Gov. Sule breaks silence, denies secret Atiku meeting to undermine Tinubu
Quick Read
The Nasarawa government suggested that the story was orchestrated by “desperate and faceless political actors” aiming to damage the relationship between the President and the governor ahead of the 2027 elections.
By Kazeem Ugbodaga
The Nasarawa State Government has dismissed as “complete fabrication” a report claiming that Governor Abdullahi A. Sule met with former Vice President Atiku Abubakar in Saudi Arabia and pledged financial support to undermine President Bola Tinubu’s 2027 re-election bid.
In a strongly worded statement released on Friday, the government refuted the story published by the Peoples Gazette, which alleged that the two politicians held a two‑hour dinner at the Conrad Jabal Omar Hotel in Mecca during the lesser Hajj and reached an agreement to oppose the President.
“We wish to state, without any equivocation whatsoever, that this story is a complete fabrication. It is false in its entirety. It did not happen and indeed will not happen,” the statement read.
The statement added that Sule did travel to Saudi Arabia for the lesser Hajj, an act of personal religious devotion, but insisted that at no point did he meet with Atiku or anyone close to him.

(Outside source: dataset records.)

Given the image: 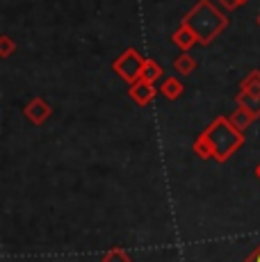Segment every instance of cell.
I'll return each instance as SVG.
<instances>
[{
  "label": "cell",
  "mask_w": 260,
  "mask_h": 262,
  "mask_svg": "<svg viewBox=\"0 0 260 262\" xmlns=\"http://www.w3.org/2000/svg\"><path fill=\"white\" fill-rule=\"evenodd\" d=\"M156 92H158V89L153 87V82H148V80L142 78V80H137V82L130 84L128 96H130V98H133L137 105H142V107H144V105H148L153 98H156Z\"/></svg>",
  "instance_id": "277c9868"
},
{
  "label": "cell",
  "mask_w": 260,
  "mask_h": 262,
  "mask_svg": "<svg viewBox=\"0 0 260 262\" xmlns=\"http://www.w3.org/2000/svg\"><path fill=\"white\" fill-rule=\"evenodd\" d=\"M144 80H148V82H156V80L162 78V67L156 62V59H146L144 62Z\"/></svg>",
  "instance_id": "7c38bea8"
},
{
  "label": "cell",
  "mask_w": 260,
  "mask_h": 262,
  "mask_svg": "<svg viewBox=\"0 0 260 262\" xmlns=\"http://www.w3.org/2000/svg\"><path fill=\"white\" fill-rule=\"evenodd\" d=\"M171 41L176 43V46L181 48V50H185V53H187V50L192 48L194 43H199V39H197V34H194L192 30L187 28V25H183V23H181V28H178L176 32L171 34Z\"/></svg>",
  "instance_id": "8992f818"
},
{
  "label": "cell",
  "mask_w": 260,
  "mask_h": 262,
  "mask_svg": "<svg viewBox=\"0 0 260 262\" xmlns=\"http://www.w3.org/2000/svg\"><path fill=\"white\" fill-rule=\"evenodd\" d=\"M237 107L247 110V112L253 114V117H260V96H251V94L240 92L237 94Z\"/></svg>",
  "instance_id": "ba28073f"
},
{
  "label": "cell",
  "mask_w": 260,
  "mask_h": 262,
  "mask_svg": "<svg viewBox=\"0 0 260 262\" xmlns=\"http://www.w3.org/2000/svg\"><path fill=\"white\" fill-rule=\"evenodd\" d=\"M256 23H258V25H260V14H258V18H256Z\"/></svg>",
  "instance_id": "e0dca14e"
},
{
  "label": "cell",
  "mask_w": 260,
  "mask_h": 262,
  "mask_svg": "<svg viewBox=\"0 0 260 262\" xmlns=\"http://www.w3.org/2000/svg\"><path fill=\"white\" fill-rule=\"evenodd\" d=\"M183 25H187L194 34H197L199 43L208 46L212 39H217L224 30L228 28V16L219 12L210 0H199L192 9L183 16Z\"/></svg>",
  "instance_id": "7a4b0ae2"
},
{
  "label": "cell",
  "mask_w": 260,
  "mask_h": 262,
  "mask_svg": "<svg viewBox=\"0 0 260 262\" xmlns=\"http://www.w3.org/2000/svg\"><path fill=\"white\" fill-rule=\"evenodd\" d=\"M219 3H222V7H224V9H228V12H233V9L244 7V5H247L249 0H219Z\"/></svg>",
  "instance_id": "9a60e30c"
},
{
  "label": "cell",
  "mask_w": 260,
  "mask_h": 262,
  "mask_svg": "<svg viewBox=\"0 0 260 262\" xmlns=\"http://www.w3.org/2000/svg\"><path fill=\"white\" fill-rule=\"evenodd\" d=\"M228 119H231V123L235 125V128L244 130V128H249V123H251V121L256 119V117H253V114H249L247 110L237 107V110H235V114H231V117H228Z\"/></svg>",
  "instance_id": "8fae6325"
},
{
  "label": "cell",
  "mask_w": 260,
  "mask_h": 262,
  "mask_svg": "<svg viewBox=\"0 0 260 262\" xmlns=\"http://www.w3.org/2000/svg\"><path fill=\"white\" fill-rule=\"evenodd\" d=\"M174 69H176L178 73H183V75H189L194 69H197V62H194V59L183 50V53L178 55L176 59H174Z\"/></svg>",
  "instance_id": "30bf717a"
},
{
  "label": "cell",
  "mask_w": 260,
  "mask_h": 262,
  "mask_svg": "<svg viewBox=\"0 0 260 262\" xmlns=\"http://www.w3.org/2000/svg\"><path fill=\"white\" fill-rule=\"evenodd\" d=\"M26 117L32 121L34 125H41L44 121L51 117V105H48L44 98H32L26 105Z\"/></svg>",
  "instance_id": "5b68a950"
},
{
  "label": "cell",
  "mask_w": 260,
  "mask_h": 262,
  "mask_svg": "<svg viewBox=\"0 0 260 262\" xmlns=\"http://www.w3.org/2000/svg\"><path fill=\"white\" fill-rule=\"evenodd\" d=\"M14 48H16V43L12 41V37H7V34H5V37H0V55H3L5 59L14 53Z\"/></svg>",
  "instance_id": "4fadbf2b"
},
{
  "label": "cell",
  "mask_w": 260,
  "mask_h": 262,
  "mask_svg": "<svg viewBox=\"0 0 260 262\" xmlns=\"http://www.w3.org/2000/svg\"><path fill=\"white\" fill-rule=\"evenodd\" d=\"M244 142V135L240 128H235L231 123V119L219 117L212 121V125L197 139L194 144V150L201 158H214L219 162L228 158L233 150H237Z\"/></svg>",
  "instance_id": "6da1fadb"
},
{
  "label": "cell",
  "mask_w": 260,
  "mask_h": 262,
  "mask_svg": "<svg viewBox=\"0 0 260 262\" xmlns=\"http://www.w3.org/2000/svg\"><path fill=\"white\" fill-rule=\"evenodd\" d=\"M240 92L251 94V96H260V71H258V69H253V71L242 80V87H240Z\"/></svg>",
  "instance_id": "9c48e42d"
},
{
  "label": "cell",
  "mask_w": 260,
  "mask_h": 262,
  "mask_svg": "<svg viewBox=\"0 0 260 262\" xmlns=\"http://www.w3.org/2000/svg\"><path fill=\"white\" fill-rule=\"evenodd\" d=\"M160 94L169 100H176L183 96V82L178 78H164V82L160 84Z\"/></svg>",
  "instance_id": "52a82bcc"
},
{
  "label": "cell",
  "mask_w": 260,
  "mask_h": 262,
  "mask_svg": "<svg viewBox=\"0 0 260 262\" xmlns=\"http://www.w3.org/2000/svg\"><path fill=\"white\" fill-rule=\"evenodd\" d=\"M103 262H130V258L123 253L121 249H114V251H110V253L105 255Z\"/></svg>",
  "instance_id": "5bb4252c"
},
{
  "label": "cell",
  "mask_w": 260,
  "mask_h": 262,
  "mask_svg": "<svg viewBox=\"0 0 260 262\" xmlns=\"http://www.w3.org/2000/svg\"><path fill=\"white\" fill-rule=\"evenodd\" d=\"M258 176H260V167H258Z\"/></svg>",
  "instance_id": "ac0fdd59"
},
{
  "label": "cell",
  "mask_w": 260,
  "mask_h": 262,
  "mask_svg": "<svg viewBox=\"0 0 260 262\" xmlns=\"http://www.w3.org/2000/svg\"><path fill=\"white\" fill-rule=\"evenodd\" d=\"M247 262H260V246H258L256 251H253L251 255H249V258H247Z\"/></svg>",
  "instance_id": "2e32d148"
},
{
  "label": "cell",
  "mask_w": 260,
  "mask_h": 262,
  "mask_svg": "<svg viewBox=\"0 0 260 262\" xmlns=\"http://www.w3.org/2000/svg\"><path fill=\"white\" fill-rule=\"evenodd\" d=\"M144 62H146V59H144L142 55L137 53V50L128 48V50H123L121 57L114 59L112 69L119 73V78H123L126 82L133 84V82H137V80H142V75H144Z\"/></svg>",
  "instance_id": "3957f363"
}]
</instances>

“The Governor was not even aware that Alhaji Atiku Abubakar was in Saudi Arabia. There was no meeting. There was no two‑hour dinner at the Conrad Jabal Omar Hotel or anywhere else. There was no pledge of financial support. There was no agreement of any kind. The allegations are false, fiction dressed as journalism,” the statement said.
The government also pointed to a telling detail in the original report: when the Peoples Gazette contacted Atiku’s spokesman, Paul Ibe, for confirmation, Ibe reportedly said, “I am not aware of a meeting of that nature.”
“This is a man who has always reported meetings of the former VP,” the statement noted, questioning how such an explosive claim could lack confirmation from either principal’s camp.
The denial further highlighted what it described as the “obvious intent” behind the publication, citing Sule’s public actions just two days earlier.
The statement said at a recent gathering of the All Progressives Congress (APC) in the North Central zone, the governor seconded a motion to adopt President Tinubu as the party’s sole presidential candidate for 2027.
“This is a matter of public record,” the statement said, adding that “Governor Sule has consistently and publicly used every available platform to extol the leadership qualities of President Tinubu and to affirm his unshakeable support for the president’s administration and his re-election bid. Governor Sule is not a coward. He doesn’t say one thing in the open and another in secret.”
The Nasarawa government suggested that the story was orchestrated by “desperate and faceless political actors” aiming to damage the relationship between the President and the governor ahead of the 2027 elections.
“That evil plan will fail because all the APC governors are 100% behind Mr President and no amount of primitive journalism sponsored by uncouth politicians can change that,” the statement added.
It also dismissed any notion that the governor might be nursing ambitions contrary to the party’s unity, noting that those behind the “mischief” understand that “as long as that relationship remains solid, their own political ambitions in Nasarawa State stand no chance.”
The government called on the Peoples Gazette to retract the report and issue an apology, arguing that publishing an “exclusive” based entirely on anonymous sources, without confirmation from either of the two principal actors, fell “below any acceptable standard of noble journalism.”
“Governor Sule remains committed to the APC, committed to President Tinubu and the people of Nasarawa State. No amount of political mischief will change that,” the statement said.